Despite the extreme winter weather and enormous piles of snow everywhere, Hudson Valley Rising’s 2nd Annual One Billion Rising event at SUNY New Paltz was a success last Friday, February 14, with over 250 people in attendance – women, men, teenagers, children, SUNY students and staff, community activists, mothers and daughters, families, coworkers, artists, teachers, dancers, healers, visionaries for a new world.
In the large Multipurpose Room at Student Union Building, a DJ played popular tunes as the crowd milled and danced and exchanged smiles and hugs. Co-organizer Mary Goggin, a local W&P participant who was inspired by Eve Ensler’s public announcement of One Bilion Rising at W&P 2012, welcomed the attendees with enthusiasm. Assistant District Attorney of Ulster County XX spoke about the predicament that women and children facing domestic violence are in, and how difficult it is to seek help. The OBR video was then played, depicting women from around the globe suffering and then rising in collective survival and triumph. This was immediately followed by the flashmob of Break the Chain, OBR’s anthem. Students and community members of all ages, led by SUNY Residence Life Director and OBR dance teacher Corinna Caracci, danced side by side in this exhilarating dance sequence, singing along “this is my body, my body’s holy. No more excuses. No more abuses.” I looked around at the faces of my fellow dancers, smiling… moving… breathing in unison – young and old, racially diverse, all different kinds of bodies and skill levels – and inhaled the collective beauty of this movement for change that is vital to our world.

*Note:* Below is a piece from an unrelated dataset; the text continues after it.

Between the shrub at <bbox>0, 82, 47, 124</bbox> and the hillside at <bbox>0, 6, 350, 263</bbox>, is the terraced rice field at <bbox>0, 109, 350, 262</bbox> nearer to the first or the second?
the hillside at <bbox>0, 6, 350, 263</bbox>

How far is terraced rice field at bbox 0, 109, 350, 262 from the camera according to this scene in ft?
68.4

After this joyful sequence, there was more dancing, including Drew’s Energy Dancers from Kingston that taught a few group dances. Toward the very end, Hudson River Playback Theatre offered a brief performance, inviting OBR attendees to express what the experience had meant to them. There were stories of the thrill of the flash mob; the acknowledgment of those suffering from violence; the hope and power of children participating; the relief and joy to rise together in community. Co-organizer Johanna Longbotham noted that this second year, the event had taken root in the community. “There were boys and men here. I feel the impact deepening, right in our community.” Eve Ensler who launched this worldwide action, would agree that it’s all about the local community events.
For myself, I feel so moved to be part of it, as an OWLC representative, a dancer, a supporter, a performer with HRPT. RISING feels different than fighting, or protesting. All of these actions are important, but there is something about framing this as RISING that makes my heart sing, lifting me out of the sorrow and rage, and letting my spirit soar.